Descripción del ejercicio:
Por favor, copia de nuevo el tramo de los registros que va desde la línea que contiene "From the given items" hasta la que contiene "Examining the image, would", ambas incluidas, cambiando "farthest" por "furthest". Deja todo lo demás igual.

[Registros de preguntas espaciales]
- - -

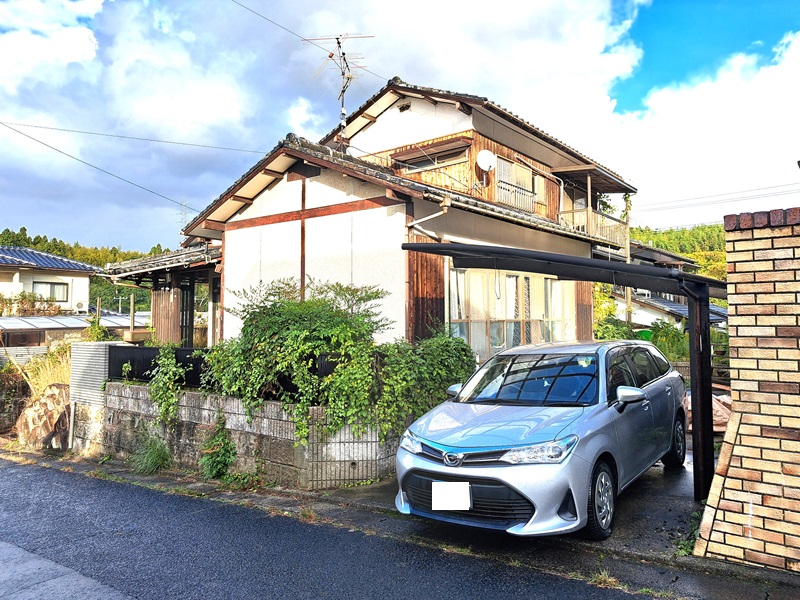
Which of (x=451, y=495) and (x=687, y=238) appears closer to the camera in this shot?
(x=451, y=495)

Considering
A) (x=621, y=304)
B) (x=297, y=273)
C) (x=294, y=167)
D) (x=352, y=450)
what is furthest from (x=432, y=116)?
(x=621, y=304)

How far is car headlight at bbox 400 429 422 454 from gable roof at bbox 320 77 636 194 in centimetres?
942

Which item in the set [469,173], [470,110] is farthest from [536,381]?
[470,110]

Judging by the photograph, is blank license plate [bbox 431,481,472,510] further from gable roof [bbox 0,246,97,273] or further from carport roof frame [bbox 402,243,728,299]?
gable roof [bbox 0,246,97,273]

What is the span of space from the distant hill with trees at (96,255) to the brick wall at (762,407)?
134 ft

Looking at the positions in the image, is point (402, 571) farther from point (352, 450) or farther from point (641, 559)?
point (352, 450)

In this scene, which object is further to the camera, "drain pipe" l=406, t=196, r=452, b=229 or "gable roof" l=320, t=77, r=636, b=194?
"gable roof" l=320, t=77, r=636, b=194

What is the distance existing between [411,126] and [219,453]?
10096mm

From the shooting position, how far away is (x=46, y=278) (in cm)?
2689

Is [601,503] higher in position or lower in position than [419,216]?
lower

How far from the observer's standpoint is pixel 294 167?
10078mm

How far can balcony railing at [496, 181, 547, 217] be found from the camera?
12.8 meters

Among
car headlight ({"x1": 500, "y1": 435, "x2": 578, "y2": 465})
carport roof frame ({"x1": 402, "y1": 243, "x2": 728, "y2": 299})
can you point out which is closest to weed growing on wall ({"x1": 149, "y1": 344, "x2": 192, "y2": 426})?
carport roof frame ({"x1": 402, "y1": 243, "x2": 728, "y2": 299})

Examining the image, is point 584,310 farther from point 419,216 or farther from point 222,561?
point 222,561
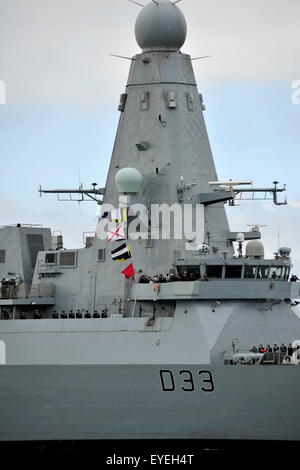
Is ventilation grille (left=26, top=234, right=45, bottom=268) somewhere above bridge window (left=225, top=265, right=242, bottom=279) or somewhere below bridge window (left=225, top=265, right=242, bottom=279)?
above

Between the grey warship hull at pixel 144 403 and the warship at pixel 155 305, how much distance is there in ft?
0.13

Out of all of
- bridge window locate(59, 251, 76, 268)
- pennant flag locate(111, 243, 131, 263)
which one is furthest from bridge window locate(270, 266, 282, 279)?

- - -

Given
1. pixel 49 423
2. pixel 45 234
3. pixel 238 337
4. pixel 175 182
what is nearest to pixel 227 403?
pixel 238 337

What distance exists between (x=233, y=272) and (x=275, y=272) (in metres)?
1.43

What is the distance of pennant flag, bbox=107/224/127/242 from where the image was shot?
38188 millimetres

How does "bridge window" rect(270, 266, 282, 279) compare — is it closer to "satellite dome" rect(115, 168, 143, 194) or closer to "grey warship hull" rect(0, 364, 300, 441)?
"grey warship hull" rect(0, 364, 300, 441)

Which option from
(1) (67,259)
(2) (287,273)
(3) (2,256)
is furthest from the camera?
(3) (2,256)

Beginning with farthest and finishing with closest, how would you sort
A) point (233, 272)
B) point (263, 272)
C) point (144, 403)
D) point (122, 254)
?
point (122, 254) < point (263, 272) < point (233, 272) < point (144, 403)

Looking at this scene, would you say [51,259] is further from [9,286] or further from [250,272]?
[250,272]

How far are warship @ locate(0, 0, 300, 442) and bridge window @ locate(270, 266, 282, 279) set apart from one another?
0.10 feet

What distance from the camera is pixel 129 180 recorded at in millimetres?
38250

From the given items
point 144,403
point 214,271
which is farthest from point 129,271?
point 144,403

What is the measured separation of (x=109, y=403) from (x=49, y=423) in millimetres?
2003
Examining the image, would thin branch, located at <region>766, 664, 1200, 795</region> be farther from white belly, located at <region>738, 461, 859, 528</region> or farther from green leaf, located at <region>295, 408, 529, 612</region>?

- - -

Resultado final:
From the given items
point 144,403
point 214,271
which is furthest from point 129,271?
point 144,403

What is the measured separation of (x=109, y=403) from (x=49, y=423) in millimetres?
2003
Examining the image, would thin branch, located at <region>766, 664, 1200, 795</region> be farther from white belly, located at <region>738, 461, 859, 528</region> or farther from green leaf, located at <region>295, 408, 529, 612</region>?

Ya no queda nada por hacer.